I'm interested either in a pointer to a collection of such metrics or studies, or individual metrics. They may be language-agnostic or related to a language or programming paradigm.

I want to use it to understand and analyze different coding styles, not to detect plagiarism.

Était-ce utile?

La solution

I see there are already a couple of studies that looked into this. They might help.

  1. Kothari, J., Shevertalov, M., Stehle, E., Mancoridis, S., "A probabilistic approach to source code authorship identification", In Proceedings of the International Conference on Information Technology, pp.243-248, IEEE, 2007.

    Available online here

    Quoting from the abstract:

    We begin by computing a set of metrics to build profiles for a population of known authors using code samples that are verified to be authentic. We then compute metrics on unidentified source code to determine the closest matching profile. [...] In our case study we are able to determine authorship with greater than 70% accuracy in choosing the single nearest match and greater than 90% accuracy in choosing the top three ordered nearest matches.

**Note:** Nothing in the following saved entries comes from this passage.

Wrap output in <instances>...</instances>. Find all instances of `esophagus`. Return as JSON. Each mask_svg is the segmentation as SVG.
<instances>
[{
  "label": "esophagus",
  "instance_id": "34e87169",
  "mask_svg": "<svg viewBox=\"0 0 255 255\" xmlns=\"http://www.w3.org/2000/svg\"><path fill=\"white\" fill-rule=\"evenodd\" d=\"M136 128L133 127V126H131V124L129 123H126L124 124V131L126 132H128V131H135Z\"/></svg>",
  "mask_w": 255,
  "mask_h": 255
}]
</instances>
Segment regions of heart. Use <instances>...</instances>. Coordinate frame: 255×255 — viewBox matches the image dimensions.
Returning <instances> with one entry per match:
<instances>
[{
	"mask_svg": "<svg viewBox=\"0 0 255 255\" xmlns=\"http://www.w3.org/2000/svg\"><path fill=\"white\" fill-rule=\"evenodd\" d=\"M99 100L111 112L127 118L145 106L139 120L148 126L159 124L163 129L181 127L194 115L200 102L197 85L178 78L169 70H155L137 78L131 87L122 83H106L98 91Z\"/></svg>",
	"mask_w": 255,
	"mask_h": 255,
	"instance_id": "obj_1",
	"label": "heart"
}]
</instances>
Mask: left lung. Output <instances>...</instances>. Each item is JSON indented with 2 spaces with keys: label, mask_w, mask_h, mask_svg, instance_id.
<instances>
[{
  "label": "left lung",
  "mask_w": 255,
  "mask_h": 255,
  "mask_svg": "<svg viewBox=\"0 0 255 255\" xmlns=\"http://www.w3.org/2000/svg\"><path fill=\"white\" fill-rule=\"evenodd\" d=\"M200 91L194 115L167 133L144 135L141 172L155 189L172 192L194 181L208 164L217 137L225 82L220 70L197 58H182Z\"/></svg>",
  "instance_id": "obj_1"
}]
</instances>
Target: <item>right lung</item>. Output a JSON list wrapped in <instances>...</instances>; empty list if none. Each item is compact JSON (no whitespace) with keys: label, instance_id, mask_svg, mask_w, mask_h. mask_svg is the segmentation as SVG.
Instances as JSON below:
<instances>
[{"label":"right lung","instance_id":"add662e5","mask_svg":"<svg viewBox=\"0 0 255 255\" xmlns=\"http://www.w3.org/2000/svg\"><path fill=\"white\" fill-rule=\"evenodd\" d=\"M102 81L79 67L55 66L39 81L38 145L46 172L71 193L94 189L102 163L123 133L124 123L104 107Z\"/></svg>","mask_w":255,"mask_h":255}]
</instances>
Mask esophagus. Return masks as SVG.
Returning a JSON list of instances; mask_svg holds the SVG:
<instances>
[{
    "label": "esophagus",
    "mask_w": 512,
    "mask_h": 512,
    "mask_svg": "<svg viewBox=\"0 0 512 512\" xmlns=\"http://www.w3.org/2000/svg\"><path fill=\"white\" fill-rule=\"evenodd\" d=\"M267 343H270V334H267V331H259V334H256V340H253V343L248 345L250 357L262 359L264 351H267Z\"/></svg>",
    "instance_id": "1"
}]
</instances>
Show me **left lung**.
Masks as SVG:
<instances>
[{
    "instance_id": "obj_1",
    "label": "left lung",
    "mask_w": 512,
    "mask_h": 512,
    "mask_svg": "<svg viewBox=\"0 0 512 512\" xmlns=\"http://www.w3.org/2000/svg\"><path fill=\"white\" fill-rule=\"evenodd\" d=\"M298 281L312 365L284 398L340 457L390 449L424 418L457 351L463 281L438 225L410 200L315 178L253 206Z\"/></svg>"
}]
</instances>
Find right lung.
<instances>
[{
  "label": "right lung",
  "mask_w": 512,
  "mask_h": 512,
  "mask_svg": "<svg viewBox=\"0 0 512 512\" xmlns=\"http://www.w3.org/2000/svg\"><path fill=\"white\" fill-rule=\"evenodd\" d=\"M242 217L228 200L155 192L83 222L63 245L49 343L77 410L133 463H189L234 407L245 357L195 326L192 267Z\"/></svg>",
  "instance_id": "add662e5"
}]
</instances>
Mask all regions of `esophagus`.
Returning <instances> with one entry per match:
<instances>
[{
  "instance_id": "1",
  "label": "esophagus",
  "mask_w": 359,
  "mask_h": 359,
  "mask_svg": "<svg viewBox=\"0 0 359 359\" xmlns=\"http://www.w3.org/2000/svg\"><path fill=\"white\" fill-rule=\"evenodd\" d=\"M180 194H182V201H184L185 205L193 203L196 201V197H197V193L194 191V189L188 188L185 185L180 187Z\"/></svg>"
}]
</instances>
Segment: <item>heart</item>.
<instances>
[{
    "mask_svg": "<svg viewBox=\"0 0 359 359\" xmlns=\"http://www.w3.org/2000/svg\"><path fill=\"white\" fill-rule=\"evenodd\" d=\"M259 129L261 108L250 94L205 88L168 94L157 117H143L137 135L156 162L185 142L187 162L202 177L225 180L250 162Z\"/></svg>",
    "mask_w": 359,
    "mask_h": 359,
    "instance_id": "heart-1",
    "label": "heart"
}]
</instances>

  2. Shevertalov, M., Kothari, J., Stehle, E., Mancoridis, S., "On the use of discretized source code metrics for author identification", In Proceedings of the 1st International Symposium on Search Based Software Engineering, pp.69-78, IEEE, 2009.

    Available online here, this is a follow-up of the previous study.

  3. Lange, R., Mancoridis, S., "Using code metric histograms and genetic algorithms to perform author identification for software forensics", In Proceedings of the 9th Annual Conference on Genetic and Evolutionary Computation, pp.2082-2089, ACM, 2007.

    Available online here

    This is also related to the first reference (common author), and discusses the metrics in more detail. Again quoting from the abstract:

    Our method involves measuring the differences in histogram distributions for code metrics. Identifying a combination of metrics that is effective in distinguishing developer styles is key to the utility of the technique. Our case study involves 18 metrics.

You can also use Google Scholar for other references, and for finding other papers based on the ones above (using the "cited by" option).

Autres conseils

If you're looking for potential metrics, you might try reviewing some coding standards. Since these dictate a particular style, it follows that the things they talk about (spacing, placement of braces, identifier lengths, mandatory comments, etc.) are things that might be used to identify developers from their code.

Also, if you're interested in .NET code, you might find NDepend to be a useful tool. It enables you to run queries against a code base, and supports 82 metrics.